ASSIGNMENT: Reproduce all lines of the listing below in which the word "Moving" occurs.

DATASET RECORDS:
■ ■ ■ ■ ■

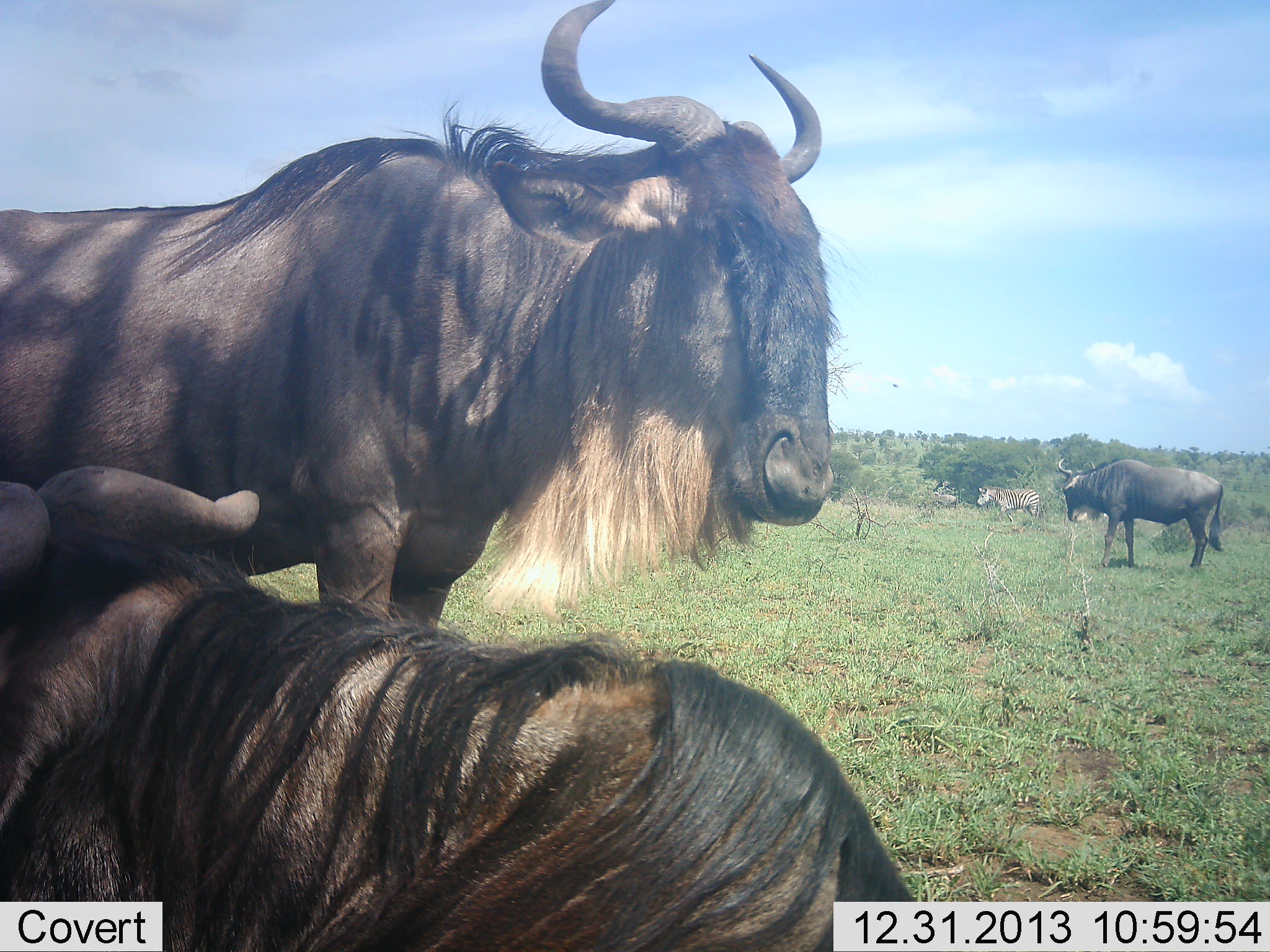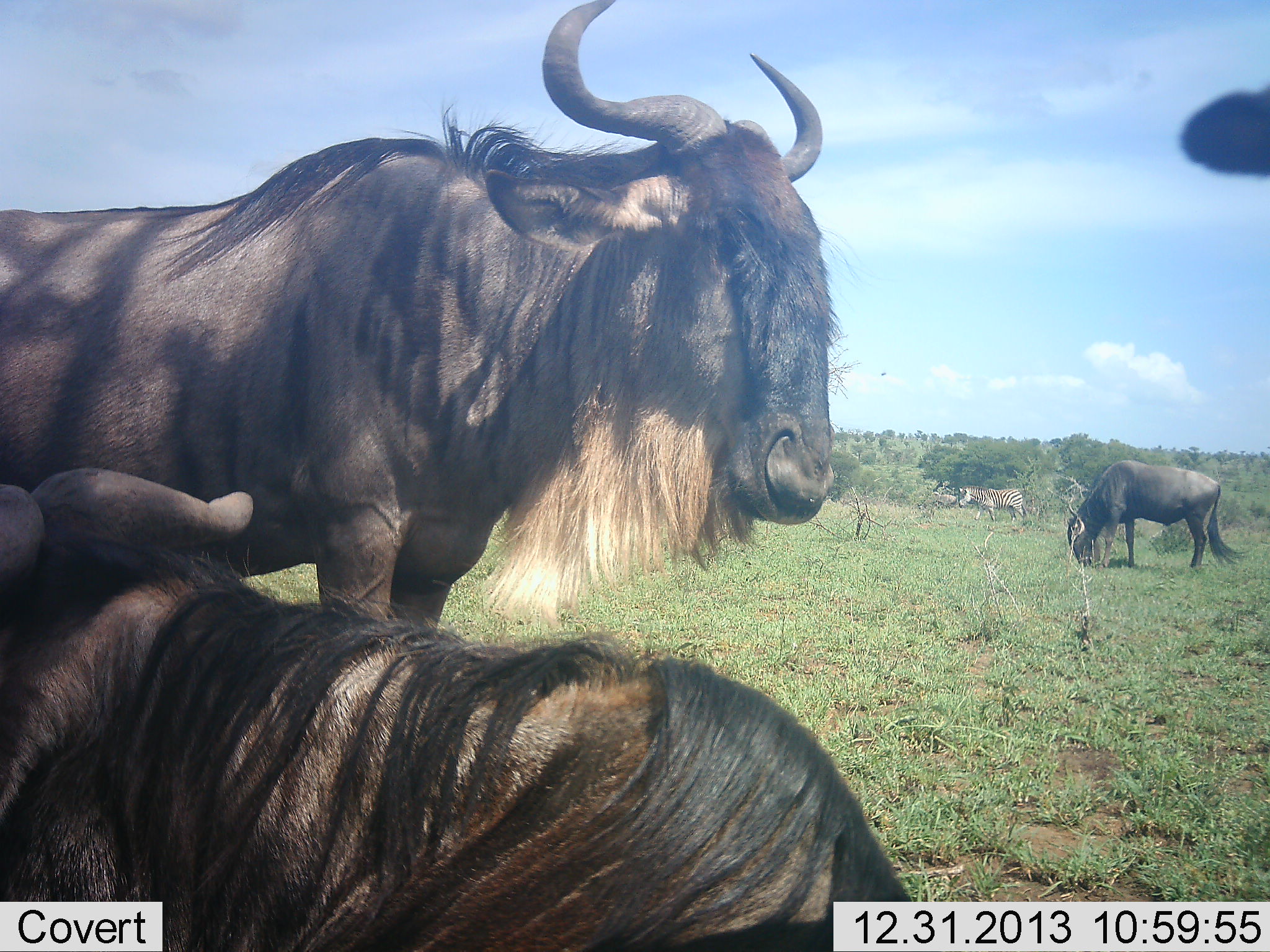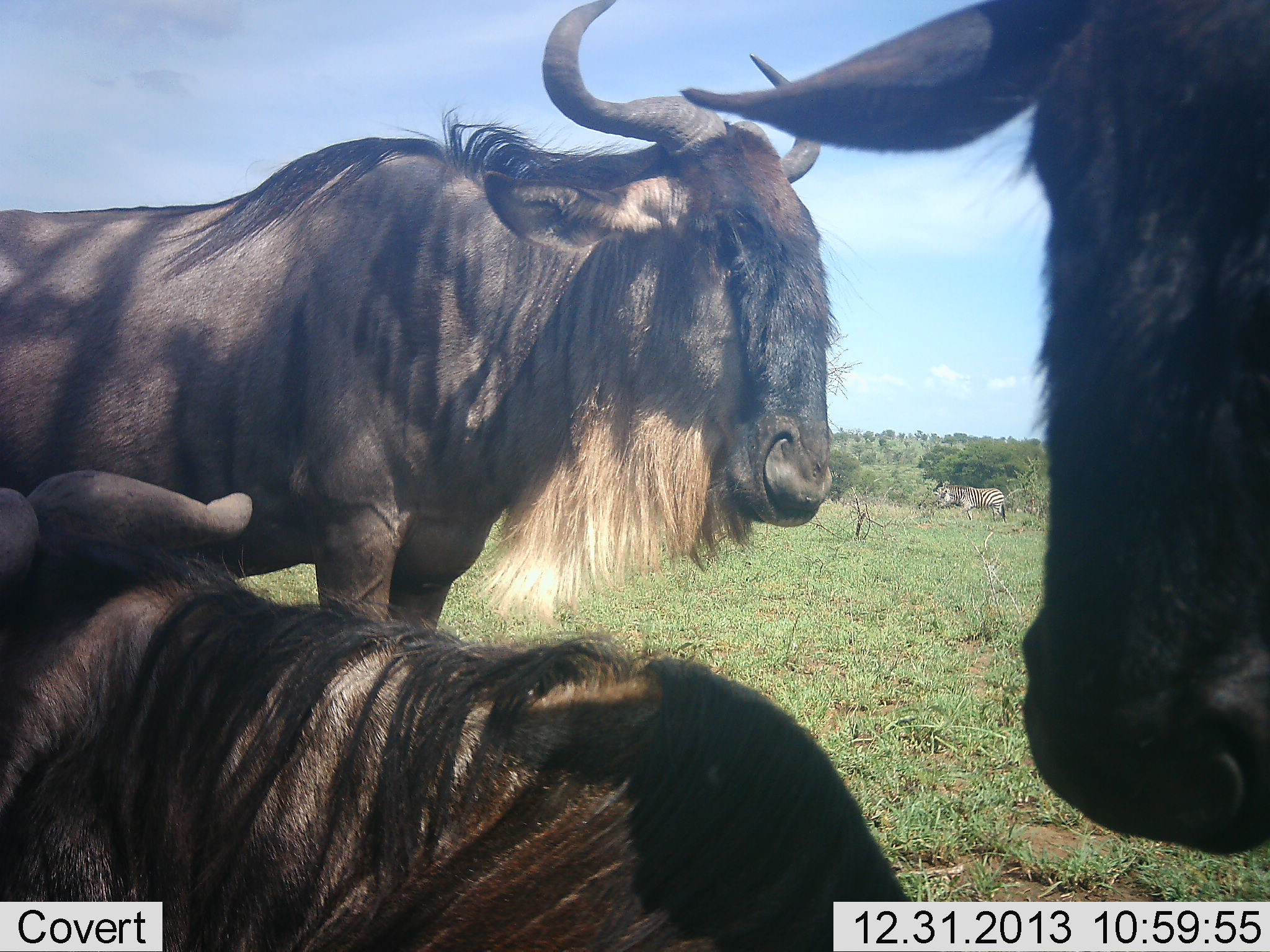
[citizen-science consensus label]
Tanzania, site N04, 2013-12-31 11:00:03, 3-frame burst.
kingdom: Animalia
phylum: Chordata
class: Mammalia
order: Artiodactyla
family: Bovidae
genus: Connochaetes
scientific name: Connochaetes taurinus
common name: blue wildebeest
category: wildebeest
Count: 4.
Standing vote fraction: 81%.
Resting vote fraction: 75%.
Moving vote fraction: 31%.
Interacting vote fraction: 0%.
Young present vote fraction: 0%.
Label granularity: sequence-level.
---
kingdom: Animalia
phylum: Chordata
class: Mammalia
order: Perissodactyla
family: Equidae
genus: Equus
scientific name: Equus quagga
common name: plains zebra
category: zebra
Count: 1.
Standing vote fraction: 20%.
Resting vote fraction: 0%.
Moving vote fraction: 80%.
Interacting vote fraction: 0%.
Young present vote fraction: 0%.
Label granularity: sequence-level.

■ ■ ■ ■ ■

WORKED SOLUTION:
Moving vote fraction: 31%.
Moving vote fraction: 80%.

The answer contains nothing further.